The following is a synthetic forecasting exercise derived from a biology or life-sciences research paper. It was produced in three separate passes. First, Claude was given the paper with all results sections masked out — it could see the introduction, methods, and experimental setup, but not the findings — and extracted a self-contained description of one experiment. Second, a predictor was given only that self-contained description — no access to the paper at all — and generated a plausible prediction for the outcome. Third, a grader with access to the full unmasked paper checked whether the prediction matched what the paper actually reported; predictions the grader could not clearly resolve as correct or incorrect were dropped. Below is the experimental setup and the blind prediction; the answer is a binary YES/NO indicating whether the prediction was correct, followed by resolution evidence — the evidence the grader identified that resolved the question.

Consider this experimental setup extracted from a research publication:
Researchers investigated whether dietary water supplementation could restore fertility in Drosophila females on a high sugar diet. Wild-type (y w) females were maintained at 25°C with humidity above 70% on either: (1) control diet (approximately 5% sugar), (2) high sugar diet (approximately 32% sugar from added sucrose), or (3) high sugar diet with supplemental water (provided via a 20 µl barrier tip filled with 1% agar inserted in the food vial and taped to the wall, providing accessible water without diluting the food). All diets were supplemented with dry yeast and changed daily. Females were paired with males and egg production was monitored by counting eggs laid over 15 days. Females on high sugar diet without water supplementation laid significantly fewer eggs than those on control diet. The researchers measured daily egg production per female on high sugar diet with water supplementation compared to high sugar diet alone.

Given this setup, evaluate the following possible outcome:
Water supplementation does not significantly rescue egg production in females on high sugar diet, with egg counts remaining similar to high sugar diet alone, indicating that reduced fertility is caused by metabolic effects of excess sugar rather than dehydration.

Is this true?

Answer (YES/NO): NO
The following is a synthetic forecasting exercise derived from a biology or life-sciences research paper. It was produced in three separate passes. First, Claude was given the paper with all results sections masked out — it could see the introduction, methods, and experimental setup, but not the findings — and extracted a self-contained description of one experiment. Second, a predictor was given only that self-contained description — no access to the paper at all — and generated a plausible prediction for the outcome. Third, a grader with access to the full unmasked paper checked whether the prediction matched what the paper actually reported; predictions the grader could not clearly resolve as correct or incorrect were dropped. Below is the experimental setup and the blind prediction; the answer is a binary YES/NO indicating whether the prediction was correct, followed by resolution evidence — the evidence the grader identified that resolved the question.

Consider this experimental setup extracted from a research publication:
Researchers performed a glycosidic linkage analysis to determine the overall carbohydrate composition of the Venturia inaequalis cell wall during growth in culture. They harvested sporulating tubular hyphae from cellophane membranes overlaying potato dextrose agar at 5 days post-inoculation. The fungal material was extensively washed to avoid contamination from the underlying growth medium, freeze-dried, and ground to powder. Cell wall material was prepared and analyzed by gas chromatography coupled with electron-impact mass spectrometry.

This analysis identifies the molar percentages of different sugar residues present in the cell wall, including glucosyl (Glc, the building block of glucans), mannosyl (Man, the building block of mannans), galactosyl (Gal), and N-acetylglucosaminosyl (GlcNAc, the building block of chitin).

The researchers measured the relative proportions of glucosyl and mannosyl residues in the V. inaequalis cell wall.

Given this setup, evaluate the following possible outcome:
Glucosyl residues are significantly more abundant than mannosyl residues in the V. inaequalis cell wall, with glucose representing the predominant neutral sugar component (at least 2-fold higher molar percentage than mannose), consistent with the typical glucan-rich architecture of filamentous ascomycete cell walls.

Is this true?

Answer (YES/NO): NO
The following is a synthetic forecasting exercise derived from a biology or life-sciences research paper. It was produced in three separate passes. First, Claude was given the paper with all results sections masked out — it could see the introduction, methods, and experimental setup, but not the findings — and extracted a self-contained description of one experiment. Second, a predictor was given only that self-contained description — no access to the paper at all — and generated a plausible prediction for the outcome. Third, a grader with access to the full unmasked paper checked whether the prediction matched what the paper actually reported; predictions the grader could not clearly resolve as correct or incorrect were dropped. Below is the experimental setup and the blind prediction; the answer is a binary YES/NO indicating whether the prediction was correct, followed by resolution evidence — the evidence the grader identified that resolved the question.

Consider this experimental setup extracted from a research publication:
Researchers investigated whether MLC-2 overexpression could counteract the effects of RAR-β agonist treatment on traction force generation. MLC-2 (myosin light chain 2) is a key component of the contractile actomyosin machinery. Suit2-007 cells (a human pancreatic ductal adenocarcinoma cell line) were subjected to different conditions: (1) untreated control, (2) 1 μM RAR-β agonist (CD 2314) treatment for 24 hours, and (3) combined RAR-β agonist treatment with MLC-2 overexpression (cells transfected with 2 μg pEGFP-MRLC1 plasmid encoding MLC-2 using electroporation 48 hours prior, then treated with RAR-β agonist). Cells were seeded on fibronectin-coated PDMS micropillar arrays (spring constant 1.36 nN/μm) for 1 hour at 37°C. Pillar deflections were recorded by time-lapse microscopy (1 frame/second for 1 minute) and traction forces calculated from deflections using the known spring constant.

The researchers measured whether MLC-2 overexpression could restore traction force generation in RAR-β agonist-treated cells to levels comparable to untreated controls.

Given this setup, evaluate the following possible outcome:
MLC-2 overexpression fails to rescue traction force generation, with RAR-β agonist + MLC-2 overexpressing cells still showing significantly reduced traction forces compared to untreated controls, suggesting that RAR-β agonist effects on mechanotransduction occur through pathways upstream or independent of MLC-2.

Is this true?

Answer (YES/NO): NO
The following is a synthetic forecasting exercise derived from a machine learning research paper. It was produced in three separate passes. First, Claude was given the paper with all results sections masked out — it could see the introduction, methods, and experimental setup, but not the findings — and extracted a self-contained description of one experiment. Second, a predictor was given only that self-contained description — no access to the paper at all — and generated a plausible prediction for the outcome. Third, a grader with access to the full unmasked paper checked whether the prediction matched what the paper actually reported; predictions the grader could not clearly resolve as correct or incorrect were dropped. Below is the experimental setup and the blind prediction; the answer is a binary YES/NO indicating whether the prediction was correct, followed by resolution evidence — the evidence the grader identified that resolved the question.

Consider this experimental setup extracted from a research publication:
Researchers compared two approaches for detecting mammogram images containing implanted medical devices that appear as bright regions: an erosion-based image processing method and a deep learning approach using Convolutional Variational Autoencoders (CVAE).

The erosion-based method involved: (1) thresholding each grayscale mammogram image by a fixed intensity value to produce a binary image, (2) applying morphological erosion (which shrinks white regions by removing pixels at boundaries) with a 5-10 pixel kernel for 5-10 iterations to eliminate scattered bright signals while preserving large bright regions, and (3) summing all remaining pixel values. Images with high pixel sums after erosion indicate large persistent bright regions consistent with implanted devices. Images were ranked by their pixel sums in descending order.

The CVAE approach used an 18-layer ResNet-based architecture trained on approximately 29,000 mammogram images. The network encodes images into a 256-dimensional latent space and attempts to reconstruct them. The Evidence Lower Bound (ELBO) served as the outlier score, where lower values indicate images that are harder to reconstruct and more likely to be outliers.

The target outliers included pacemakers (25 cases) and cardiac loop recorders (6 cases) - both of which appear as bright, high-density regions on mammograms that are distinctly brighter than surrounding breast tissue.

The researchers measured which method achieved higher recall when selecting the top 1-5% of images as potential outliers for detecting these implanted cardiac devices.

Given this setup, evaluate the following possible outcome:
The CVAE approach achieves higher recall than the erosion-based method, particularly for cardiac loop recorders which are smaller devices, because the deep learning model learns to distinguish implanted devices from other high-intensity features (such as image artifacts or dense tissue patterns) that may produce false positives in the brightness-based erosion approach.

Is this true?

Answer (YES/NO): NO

————

- **Problem requirements**:
The entire listing is to be printed once more, word for word.

- **Response to the exercise**:
The following is a synthetic forecasting exercise derived from a biology or life-sciences research paper. It was produced in three separate passes. First, Claude was given the paper with all results sections masked out — it could see the introduction, methods, and experimental setup, but not the findings — and extracted a self-contained description of one experiment. Second, a predictor was given only that self-contained description — no access to the paper at all — and generated a plausible prediction for the outcome. Third, a grader with access to the full unmasked paper checked whether the prediction matched what the paper actually reported; predictions the grader could not clearly resolve as correct or incorrect were dropped. Below is the experimental setup and the blind prediction; the answer is a binary YES/NO indicating whether the prediction was correct, followed by resolution evidence — the evidence the grader identified that resolved the question.

Consider this experimental setup extracted from a research publication:
Researchers investigated whether dietary water supplementation could restore fertility in Drosophila females on a high sugar diet. Wild-type (y w) females were maintained at 25°C with humidity above 70% on either: (1) control diet (approximately 5% sugar), (2) high sugar diet (approximately 32% sugar from added sucrose), or (3) high sugar diet with supplemental water (provided via a 20 µl barrier tip filled with 1% agar inserted in the food vial and taped to the wall, providing accessible water without diluting the food). All diets were supplemented with dry yeast and changed daily. Females were paired with males and egg production was monitored by counting eggs laid over 15 days. Females on high sugar diet without water supplementation laid significantly fewer eggs than those on control diet. The researchers measured daily egg production per female on high sugar diet with water supplementation compared to high sugar diet alone.

Given this setup, evaluate the following possible outcome:
Water supplementation does not significantly rescue egg production in females on high sugar diet, with egg counts remaining similar to high sugar diet alone, indicating that reduced fertility is caused by metabolic effects of excess sugar rather than dehydration.

Is this true?

Answer (YES/NO): NO
The following is a synthetic forecasting exercise derived from a biology or life-sciences research paper. It was produced in three separate passes. First, Claude was given the paper with all results sections masked out — it could see the introduction, methods, and experimental setup, but not the findings — and extracted a self-contained description of one experiment. Second, a predictor was given only that self-contained description — no access to the paper at all — and generated a plausible prediction for the outcome. Third, a grader with access to the full unmasked paper checked whether the prediction matched what the paper actually reported; predictions the grader could not clearly resolve as correct or incorrect were dropped. Below is the experimental setup and the blind prediction; the answer is a binary YES/NO indicating whether the prediction was correct, followed by resolution evidence — the evidence the grader identified that resolved the question.

Consider this experimental setup extracted from a research publication:
Researchers performed a glycosidic linkage analysis to determine the overall carbohydrate composition of the Venturia inaequalis cell wall during growth in culture. They harvested sporulating tubular hyphae from cellophane membranes overlaying potato dextrose agar at 5 days post-inoculation. The fungal material was extensively washed to avoid contamination from the underlying growth medium, freeze-dried, and ground to powder. Cell wall material was prepared and analyzed by gas chromatography coupled with electron-impact mass spectrometry.

This analysis identifies the molar percentages of different sugar residues present in the cell wall, including glucosyl (Glc, the building block of glucans), mannosyl (Man, the building block of mannans), galactosyl (Gal), and N-acetylglucosaminosyl (GlcNAc, the building block of chitin).

The researchers measured the relative proportions of glucosyl and mannosyl residues in the V. inaequalis cell wall.

Given this setup, evaluate the following possible outcome:
Glucosyl residues are significantly more abundant than mannosyl residues in the V. inaequalis cell wall, with glucose representing the predominant neutral sugar component (at least 2-fold higher molar percentage than mannose), consistent with the typical glucan-rich architecture of filamentous ascomycete cell walls.

Is this true?

Answer (YES/NO): NO
The following is a synthetic forecasting exercise derived from a biology or life-sciences research paper. It was produced in three separate passes. First, Claude was given the paper with all results sections masked out — it could see the introduction, methods, and experimental setup, but not the findings — and extracted a self-contained description of one experiment. Second, a predictor was given only that self-contained description — no access to the paper at all — and generated a plausible prediction for the outcome. Third, a grader with access to the full unmasked paper checked whether the prediction matched what the paper actually reported; predictions the grader could not clearly resolve as correct or incorrect were dropped. Below is the experimental setup and the blind prediction; the answer is a binary YES/NO indicating whether the prediction was correct, followed by resolution evidence — the evidence the grader identified that resolved the question.

Consider this experimental setup extracted from a research publication:
Researchers investigated whether MLC-2 overexpression could counteract the effects of RAR-β agonist treatment on traction force generation. MLC-2 (myosin light chain 2) is a key component of the contractile actomyosin machinery. Suit2-007 cells (a human pancreatic ductal adenocarcinoma cell line) were subjected to different conditions: (1) untreated control, (2) 1 μM RAR-β agonist (CD 2314) treatment for 24 hours, and (3) combined RAR-β agonist treatment with MLC-2 overexpression (cells transfected with 2 μg pEGFP-MRLC1 plasmid encoding MLC-2 using electroporation 48 hours prior, then treated with RAR-β agonist). Cells were seeded on fibronectin-coated PDMS micropillar arrays (spring constant 1.36 nN/μm) for 1 hour at 37°C. Pillar deflections were recorded by time-lapse microscopy (1 frame/second for 1 minute) and traction forces calculated from deflections using the known spring constant.

The researchers measured whether MLC-2 overexpression could restore traction force generation in RAR-β agonist-treated cells to levels comparable to untreated controls.

Given this setup, evaluate the following possible outcome:
MLC-2 overexpression fails to rescue traction force generation, with RAR-β agonist + MLC-2 overexpressing cells still showing significantly reduced traction forces compared to untreated controls, suggesting that RAR-β agonist effects on mechanotransduction occur through pathways upstream or independent of MLC-2.

Is this true?

Answer (YES/NO): NO
The following is a synthetic forecasting exercise derived from a machine learning research paper. It was produced in three separate passes. First, Claude was given the paper with all results sections masked out — it could see the introduction, methods, and experimental setup, but not the findings — and extracted a self-contained description of one experiment. Second, a predictor was given only that self-contained description — no access to the paper at all — and generated a plausible prediction for the outcome. Third, a grader with access to the full unmasked paper checked whether the prediction matched what the paper actually reported; predictions the grader could not clearly resolve as correct or incorrect were dropped. Below is the experimental setup and the blind prediction; the answer is a binary YES/NO indicating whether the prediction was correct, followed by resolution evidence — the evidence the grader identified that resolved the question.

Consider this experimental setup extracted from a research publication:
Researchers compared two approaches for detecting mammogram images containing implanted medical devices that appear as bright regions: an erosion-based image processing method and a deep learning approach using Convolutional Variational Autoencoders (CVAE).

The erosion-based method involved: (1) thresholding each grayscale mammogram image by a fixed intensity value to produce a binary image, (2) applying morphological erosion (which shrinks white regions by removing pixels at boundaries) with a 5-10 pixel kernel for 5-10 iterations to eliminate scattered bright signals while preserving large bright regions, and (3) summing all remaining pixel values. Images with high pixel sums after erosion indicate large persistent bright regions consistent with implanted devices. Images were ranked by their pixel sums in descending order.

The CVAE approach used an 18-layer ResNet-based architecture trained on approximately 29,000 mammogram images. The network encodes images into a 256-dimensional latent space and attempts to reconstruct them. The Evidence Lower Bound (ELBO) served as the outlier score, where lower values indicate images that are harder to reconstruct and more likely to be outliers.

The target outliers included pacemakers (25 cases) and cardiac loop recorders (6 cases) - both of which appear as bright, high-density regions on mammograms that are distinctly brighter than surrounding breast tissue.

The researchers measured which method achieved higher recall when selecting the top 1-5% of images as potential outliers for detecting these implanted cardiac devices.

Given this setup, evaluate the following possible outcome:
The CVAE approach achieves higher recall than the erosion-based method, particularly for cardiac loop recorders which are smaller devices, because the deep learning model learns to distinguish implanted devices from other high-intensity features (such as image artifacts or dense tissue patterns) that may produce false positives in the brightness-based erosion approach.

Is this true?

Answer (YES/NO): NO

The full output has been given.